Bowden’s team capped an 11-0 season by defeating No. 11 Alabama but was ineligible for both the SEC title game and the national title game because of a postseason ban stemming from the NCAA investigation. Auburn was the only unbeaten team in college football that year but finished fourth in the final Associated Press poll as one-loss Florida State — coached by Bowden’s father — was crowned champion. Bowden’s winning streak reached 20 games when the Tigers began the following year 9-0, but that never stopped Bobby Bowden from teasing his son by reminding him, “Terry, you’re not even the best coach in your own family.”
Still, all that winning across 1993-94 infused Bowden’s program with the same recruiting boost Dykes is now experiencing at TCU. Suddenly, Bowden could elbow his way into Florida and compete with his father for some of the best high school players in the country at a time when wins equated to recruiting currency long before the dawn of Name, Image and Likeness.
“We began to get players because of our success,” Bowden said, “and then you start winning even more.”
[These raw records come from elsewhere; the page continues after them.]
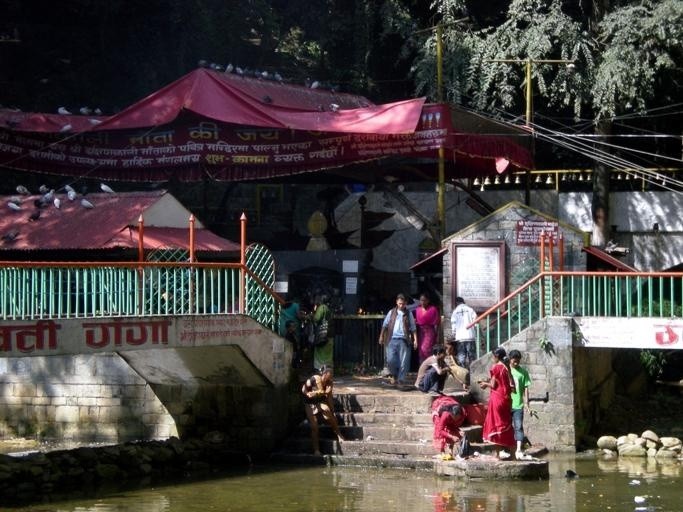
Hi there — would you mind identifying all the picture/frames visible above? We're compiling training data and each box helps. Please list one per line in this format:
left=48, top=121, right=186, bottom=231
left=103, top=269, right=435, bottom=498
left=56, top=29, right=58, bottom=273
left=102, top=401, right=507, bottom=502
left=450, top=239, right=507, bottom=318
There’s an argument to be made that Dykes and the Horned Frogs are well-positioned to sustain the kind of success they’ve experienced this season, regardless of what happens against Georgia. The school’s admission to a Power 5 conference in 2012 has coalesced with impending playoff expansion, a new TV rights deal worth $2.28 billion, the looming departures of Big 12 stalwarts Oklahoma and Texas, an effective application of the transfer portal and a ceaseless supply of in-state recruiting prospects at an ideal moment in the sport.
Such potential reminds Bowden of when his father took over Florida State in 1976. The Seminoles had bottomed out after winning four games the previous three years combined to preempt Bobby Bowden’s incredible run that would span four decades. Bobby Bowden built his program on an elite recruiting base in Florida and rode that talent into the stratosphere with two national titles in seven seasons after FSU joined the Atlantic Coast Conference in 1992.
That’s the kind of potential people see at TCU. And now it falls on Dykes to move the chess pieces better than others.
“If you really look at the things that will allow you to be successful,” Bowden said, “boy, they are in the right place at the right time.”